今から8年ほど前から空室対策という言葉が使われるようになってきました。住宅の供給過剰により、住宅の数は増えるが、肝心の住宅に住む人が増えていかない。需要と供給のバランスが崩れ、住宅の空室が増えてきました。
不動産オーナーにとって所有物件が空室ということは、大事な収入源の家賃収入が入ってこないということです。
ですからオーナーは一日でも早く入居者をつけて、家賃収入を得たいという想いがあります。
今回は空室で悩んでいるオーナーの空室原因の究明と空室対策の方法をご紹介いたします。
日本の住宅市場
まずは日本全体でどれくらい空室があるのか?日本の住宅市場について確認していきましょう。
冒頭で住宅の供給過剰という話をしました。1983年に日本の総住宅数が3861万戸、2013年に総住宅数が6063万戸となり、総住宅数が約1.57倍に増えています。
また空き家に関しては、1983年に空き家数330万戸、空き家率8.6%だったのに対し、20年経った2013年には空き家の数は820万戸と約2.5倍、空き家率13.5%にまで増えているのです。
では住宅に住む日本の人口は、1983年に約1億1953万人だったのに対し、2013年には約1億2729万人となっています。つまり人口は総住宅数と比較しても、20年で約1.06倍しか増えていないのです。
日本の人口、総住宅数、空き家数、空き家率についてまとめました。
人口 | 総住宅数 | 空き家数 | 空き家率 | |
1983年 | 1億1953万人 | 3861万戸 | 330万戸 | 8.6% |
2013年 | 1億2729万人 | 6063万戸 | 820万戸 | 13.5% |
増加幅 | 約1.06倍 | 約1.57倍 | 約2.5倍 | 約1.56倍 |
上記の表と数字から見てもわかるように、1983年~2013年までの20年間、人口の増加率に対して明らかに住宅の供給過剰により、空き家が増えているのです。
さらにこれからの日本は人口減少と、住宅のさらなる供給過剰により空き家がさらに増えていくと予測できます。
つまりこれは、オーナーの不動産物件の空室の割合がさらに増えていくと予測できます。
今回の記事はこの空き家、オーナーの空室問題に対して真っ向から向き合い、解決策を考えていこうと思います。
なぜ空室なのか?
前の項でご説明しました。住宅の供給過剰と人口の増加率も空室の背景にはありますが、そんな時代背景の中でも常に満室経営で入居者はウェイティング待ちの不動産オーナーがいるのも事実です。
では、空室で頭を抱えているオーナーと常に満室経営のオーナーでは何が違うんでしょうか?
これから、空室のオーナーと満室経営のオーナーの違いや原因について考えいきます。
以下に、空室の要因を挙げました。こちらにも空室に関する記事は載っているのでご参考ください。(参考:当サイト、空室対策関連記事)
- 立地と環境
- 専有面積と間取り
- 室内の差別化
- 建物管理
- 賃貸管理会社
上記の5つの条件が良ければ、不動産投資で満室経営が出来る可能性は上がるでしょう。
達仁comのサイトで上記の空室の条件については詳しく触れていますので、今回は簡単に上記空室の原因について触れておきます。

抽出データ:

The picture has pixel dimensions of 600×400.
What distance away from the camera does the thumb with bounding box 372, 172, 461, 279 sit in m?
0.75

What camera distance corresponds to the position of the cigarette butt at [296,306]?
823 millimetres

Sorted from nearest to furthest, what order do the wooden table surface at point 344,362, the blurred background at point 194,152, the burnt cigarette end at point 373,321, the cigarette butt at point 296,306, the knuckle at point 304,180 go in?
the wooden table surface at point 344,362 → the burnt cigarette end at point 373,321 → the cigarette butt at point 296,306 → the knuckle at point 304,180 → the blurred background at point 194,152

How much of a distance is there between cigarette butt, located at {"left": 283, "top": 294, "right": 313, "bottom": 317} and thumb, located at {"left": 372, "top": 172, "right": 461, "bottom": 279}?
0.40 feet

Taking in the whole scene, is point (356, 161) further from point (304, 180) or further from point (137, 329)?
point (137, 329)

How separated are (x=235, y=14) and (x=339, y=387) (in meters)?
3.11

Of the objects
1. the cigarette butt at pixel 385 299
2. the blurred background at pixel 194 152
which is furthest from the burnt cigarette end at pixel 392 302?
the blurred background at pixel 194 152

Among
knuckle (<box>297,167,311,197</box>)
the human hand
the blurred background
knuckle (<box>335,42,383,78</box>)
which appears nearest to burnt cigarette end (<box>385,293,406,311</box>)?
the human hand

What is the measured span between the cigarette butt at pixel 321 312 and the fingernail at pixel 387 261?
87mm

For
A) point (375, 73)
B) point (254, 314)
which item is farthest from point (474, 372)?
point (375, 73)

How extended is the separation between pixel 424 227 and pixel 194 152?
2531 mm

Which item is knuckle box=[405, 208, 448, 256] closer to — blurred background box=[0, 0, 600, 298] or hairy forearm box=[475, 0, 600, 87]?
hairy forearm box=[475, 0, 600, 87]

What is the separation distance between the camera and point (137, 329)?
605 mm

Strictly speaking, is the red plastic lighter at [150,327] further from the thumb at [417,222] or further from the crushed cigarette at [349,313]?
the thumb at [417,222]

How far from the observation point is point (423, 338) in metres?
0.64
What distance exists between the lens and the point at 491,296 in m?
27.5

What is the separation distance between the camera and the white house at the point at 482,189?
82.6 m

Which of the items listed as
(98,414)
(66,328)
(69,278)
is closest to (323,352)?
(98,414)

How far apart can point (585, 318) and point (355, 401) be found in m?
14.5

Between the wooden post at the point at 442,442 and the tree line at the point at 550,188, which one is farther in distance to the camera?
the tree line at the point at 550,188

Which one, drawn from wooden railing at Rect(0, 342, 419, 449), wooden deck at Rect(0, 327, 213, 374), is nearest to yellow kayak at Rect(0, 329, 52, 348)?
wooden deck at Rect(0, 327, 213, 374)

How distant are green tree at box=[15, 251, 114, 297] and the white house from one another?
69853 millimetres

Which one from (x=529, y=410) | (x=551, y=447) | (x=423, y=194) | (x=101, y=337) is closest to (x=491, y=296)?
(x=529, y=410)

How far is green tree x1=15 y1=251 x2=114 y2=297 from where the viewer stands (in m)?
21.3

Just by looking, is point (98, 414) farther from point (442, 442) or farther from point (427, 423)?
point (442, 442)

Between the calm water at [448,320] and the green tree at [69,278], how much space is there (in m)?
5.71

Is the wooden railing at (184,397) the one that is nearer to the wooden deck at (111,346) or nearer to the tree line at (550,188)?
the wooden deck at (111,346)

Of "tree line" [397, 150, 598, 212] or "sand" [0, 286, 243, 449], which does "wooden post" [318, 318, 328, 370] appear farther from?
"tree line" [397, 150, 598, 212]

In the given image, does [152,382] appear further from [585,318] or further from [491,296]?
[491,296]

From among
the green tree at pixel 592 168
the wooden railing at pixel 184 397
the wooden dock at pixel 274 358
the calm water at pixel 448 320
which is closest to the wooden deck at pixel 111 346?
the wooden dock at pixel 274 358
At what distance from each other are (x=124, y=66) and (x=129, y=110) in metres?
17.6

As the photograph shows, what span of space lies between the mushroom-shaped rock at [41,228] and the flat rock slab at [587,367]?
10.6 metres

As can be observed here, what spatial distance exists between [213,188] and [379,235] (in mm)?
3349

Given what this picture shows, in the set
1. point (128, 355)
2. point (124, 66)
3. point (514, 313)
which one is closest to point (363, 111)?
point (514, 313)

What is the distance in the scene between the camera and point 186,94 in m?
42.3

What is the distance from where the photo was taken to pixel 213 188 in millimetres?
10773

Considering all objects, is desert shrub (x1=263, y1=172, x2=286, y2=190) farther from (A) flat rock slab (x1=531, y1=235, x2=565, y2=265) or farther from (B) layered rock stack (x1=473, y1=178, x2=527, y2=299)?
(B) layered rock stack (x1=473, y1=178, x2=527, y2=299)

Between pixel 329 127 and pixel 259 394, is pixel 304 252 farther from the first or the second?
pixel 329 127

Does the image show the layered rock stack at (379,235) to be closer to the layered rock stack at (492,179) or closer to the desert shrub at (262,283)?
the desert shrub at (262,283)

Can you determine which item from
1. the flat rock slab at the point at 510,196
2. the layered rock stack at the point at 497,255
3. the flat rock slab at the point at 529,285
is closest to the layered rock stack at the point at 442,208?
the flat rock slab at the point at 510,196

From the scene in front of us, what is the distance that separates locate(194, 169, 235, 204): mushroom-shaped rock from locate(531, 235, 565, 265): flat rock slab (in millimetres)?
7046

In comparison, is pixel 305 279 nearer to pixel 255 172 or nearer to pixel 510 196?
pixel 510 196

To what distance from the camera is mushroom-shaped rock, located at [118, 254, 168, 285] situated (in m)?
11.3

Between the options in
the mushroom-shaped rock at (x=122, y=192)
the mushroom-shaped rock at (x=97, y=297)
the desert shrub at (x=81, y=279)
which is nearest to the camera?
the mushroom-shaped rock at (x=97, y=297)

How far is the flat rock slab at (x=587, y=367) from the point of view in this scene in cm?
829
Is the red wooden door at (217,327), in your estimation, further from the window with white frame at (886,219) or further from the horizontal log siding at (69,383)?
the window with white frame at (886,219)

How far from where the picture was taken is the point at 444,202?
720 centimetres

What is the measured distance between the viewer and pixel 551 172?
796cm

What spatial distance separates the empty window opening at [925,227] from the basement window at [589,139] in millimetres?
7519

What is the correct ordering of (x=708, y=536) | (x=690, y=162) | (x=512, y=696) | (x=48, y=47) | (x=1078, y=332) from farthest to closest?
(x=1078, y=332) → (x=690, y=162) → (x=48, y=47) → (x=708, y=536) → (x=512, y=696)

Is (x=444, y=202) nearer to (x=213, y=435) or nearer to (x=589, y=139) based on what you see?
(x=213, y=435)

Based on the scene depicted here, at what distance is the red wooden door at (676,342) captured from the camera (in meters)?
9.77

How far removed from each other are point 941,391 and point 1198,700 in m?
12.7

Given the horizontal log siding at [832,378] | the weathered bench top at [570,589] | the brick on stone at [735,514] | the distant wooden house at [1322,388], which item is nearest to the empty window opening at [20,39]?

問題文 1: 空室対策の本文によれば、1983年の日本の総住宅数は何戸ですか。
問題文 2: 空室対策の本文を、最後の文の後から書き継いでください。

模範解答 1: 3861万戸です。

模範解答 2:
立地と環境
立地は、所有している物件が駅から近いか?駅から遠いか?駅から歩いて5分圏内かどうか?30分以上かかるかという駅からの距離の話です。
環境は、物件周辺にスーパーやコンビニ、商店街があるのか?という住みやすさのことです。例えば物件周辺の治安が悪ければ、入居者も住みたくはないでしょう。
先に申し上げますと、この物件の立地と環境の選択が不動産投資の成功か否かを分ける大きな要素でもあります。なぜなら、不動産は一度購入すると二度と動かすことができない、そして立地と環境は入居者が物件を選ぶ際の優先順位としても高いからです。
専有面積と間取り
専有面積は、部屋が狭すぎないか?狭い部屋とは具体的に13~17㎡で、部屋に入った瞬間に狭くて圧迫感があったりする部屋です。
間取りは部屋が三点ユニットバスであったりする場合です。今の入居者は三点ユニットバスではなく、バストイレ別、独立洗面台を選ぶ傾向にあります。
特に女性の入居者はバストイレ別、独立洗面台は必須の方が多いです。
室内の差別化
今の入居者はニーズが多様化して、自分好みの部屋や内装にこだわりがあります。フローリングが茶色、壁は白いクロス、どこにでもあるような内装の部屋を入居者は選ばなくなってきました。
満室経営を目指すのであれば、今後入居者から選ばれる部屋にしていかなければなりません。例えば、壁紙をコルク調にしたり、全体を白基調の内装にしたり。入居者が求める部屋にしていかなければ継続的な家賃収入は見込めません。
建物管理
建物管理は、建物の外観がきれいかどうか?清掃が行き届いているかどうか?ということです。
入居者が最初に見るのは建物の外観です。人は第一印象が大事といいますが、不動産も一緒で、入居者が建物を見て「この部屋に住みたい!」と思ってもらえるかどうかが重要になります。
賃貸管理会社
賃貸管理会社は入居者とのやり取り、契約関係などの対応を行い、オーナーと入居者の間で円滑にやり取りを行います。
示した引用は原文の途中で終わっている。